Amantadine Other names: 1-aminoadamantane Amantadine Amantadine hydrochloride

Chemical formula: C₁₀H₁₇N  Molecular mass: 151.249 g/mol  PubChem compound: 2130

Pharmacodynamic properties

Influenza

Amantadine specifically inhibits the replication of influenza A viruses at low concentrations.

If using a sensitive plaque-reduction assay, human influenza viruses, including H1N1, H2N2 and H3N2 subtypes, are inhibited by ≤0.4µg/ml of amantadine. Amantadine inhibits an early stage in viral replication by blocking the proton pump of the M2 protein in the virus.

This has two actions; it stops the virus uncoating and inactivates newly synthesised viral hemagglutinin. Effects on late replicative steps have been found for representative avian influenza viruses. Data from tests with representative strains of influenza A virus indicate that amantadine is likely to be active against previously unknown strains, and could be used in the early stages of an epidemic, before a vaccine against the causative strain is widely available.

Herpes Zoster

The mechanism of action of amantadine in herpes zoster has not been fully characterised.

Parkinson’s disease

Amantadine has been shown to be a low affinity antagonist at the N-methyl-D-aspartate (NDMA) subtype of glutamate receptors. Over activity of glutamatergic neurotransmission has been implicated in the generation of parkinsonian symptoms. The clinical efficacy of amantadine is thought to be mediated through its antagonism at the NDMA subtype of glutamate receptors. In addition, amantadine may also exert some anticholinergic activity.

Pharmacokinetic properties

Absorption

Amantadine is absorbed slowly but almost completely.

Peak plasma concentrations of approximately 250 ng/ml and 500 ng/ml are seen 3 to 4 hours after single oral administration of 100 mg and 200 mg amantadine, respectively. Following repeated administration of 200 mg daily, the steady state plasma concentration settles at 300 ng/ml within 3 days.

Distribution

Amantadine accumulates after several hours in nasal secretions and crosses the blood-brain barrier (this has not been quantified).

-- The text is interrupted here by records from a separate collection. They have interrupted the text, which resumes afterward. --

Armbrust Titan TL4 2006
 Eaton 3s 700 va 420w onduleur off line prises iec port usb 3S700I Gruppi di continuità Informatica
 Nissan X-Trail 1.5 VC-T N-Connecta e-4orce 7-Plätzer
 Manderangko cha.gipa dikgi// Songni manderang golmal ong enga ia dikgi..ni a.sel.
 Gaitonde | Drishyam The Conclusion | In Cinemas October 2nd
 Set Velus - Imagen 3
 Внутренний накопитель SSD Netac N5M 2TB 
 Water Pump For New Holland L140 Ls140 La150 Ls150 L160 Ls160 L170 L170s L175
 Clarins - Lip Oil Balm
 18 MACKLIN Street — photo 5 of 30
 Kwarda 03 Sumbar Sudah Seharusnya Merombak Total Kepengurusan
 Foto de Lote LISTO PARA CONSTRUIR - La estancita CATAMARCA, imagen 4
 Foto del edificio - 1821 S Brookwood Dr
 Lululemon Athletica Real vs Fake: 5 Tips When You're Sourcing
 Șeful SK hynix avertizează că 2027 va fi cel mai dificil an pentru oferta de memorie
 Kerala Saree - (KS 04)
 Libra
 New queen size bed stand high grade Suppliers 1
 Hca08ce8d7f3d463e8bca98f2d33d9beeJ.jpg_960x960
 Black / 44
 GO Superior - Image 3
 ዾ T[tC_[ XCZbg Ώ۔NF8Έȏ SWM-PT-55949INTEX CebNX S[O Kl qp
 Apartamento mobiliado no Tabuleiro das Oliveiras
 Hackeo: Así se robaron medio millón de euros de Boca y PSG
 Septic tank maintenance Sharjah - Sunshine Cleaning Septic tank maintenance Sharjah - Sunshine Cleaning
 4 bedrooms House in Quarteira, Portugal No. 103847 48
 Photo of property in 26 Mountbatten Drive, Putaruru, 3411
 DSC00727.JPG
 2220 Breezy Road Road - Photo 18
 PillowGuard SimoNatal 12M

In vitro, 67% is bound to plasma proteins, with a substantial amount bound to red blood cells. The concentration in erythrocytes in normal healthy volunteers is 2.66 times the plasma concentration. The apparent volume of distribution is 5 to 10 L/kg, suggesting extensive tissue binding. This declines with increasing doses. The concentrations in the lung, heart, kidney, liver and spleen are higher than in the blood.

Biotransformation

Amantadine is metabolised to a minor extent, principally by Nacetylation.

Elimination

The drug is eliminated in healthy young adults with a mean plasma elimination half-life of 15 hours (10 to 31 hours).

The total plasma clearance is about the same as renal clearance (250ml/min). The renal amantadine clearance is much higher than the creatinine clearance, suggesting renal tubular secretion. After 4 to 5 days, 90% of the dose appears unchanged in urine. The rate is considerably influenced by urinary pH: a rise in pH brings about a fall in excretion.

Characteristics in special patient populations

Elderly patients

Compared with healthy young adults, the half-life may be doubled and renal clearance diminished. Tubular secretion diminishes more than glomerular filtration in the elderly. In elderly patients with renal impairment, repeated administration of 100 mg daily for 14 days raised the plasma concentration into the toxic range.

Renal impairment

Amantadine may accumulate in renal failure, causing severe side effects. The rate of elimination from plasma correlates to creatinine clearance divided by body surface area, although total renal elimination exceeds this value (possibly due to tubular secretion). The effects of reduced kidney function are dramatic: a reduction of creatinine clearance to 40ml/min may result in a five-fold increase in elimination half-life. The urine is the almost exclusive route of excretion, even with renal failure, and amantadine may persist in the plasma for several days.

Haemodialysis does not remove significant amounts of amantadine, possibly due to extensive tissue binding.

Preclinical safety data

Reproductive toxicity studies were performed in rats and rabbits.

In rat, oral doses of 50 and 100 mg/kg proved to be teratogenic. This is 33-fold the recommended dose of 100 mg for influenza. The maximum recommended dose, of 400 mg in Parkinson’s disease, is less than 6 mg/kg. There are no other pre-clinical data of relevance to the prescriber which are additional to those already included in other sections of the summary.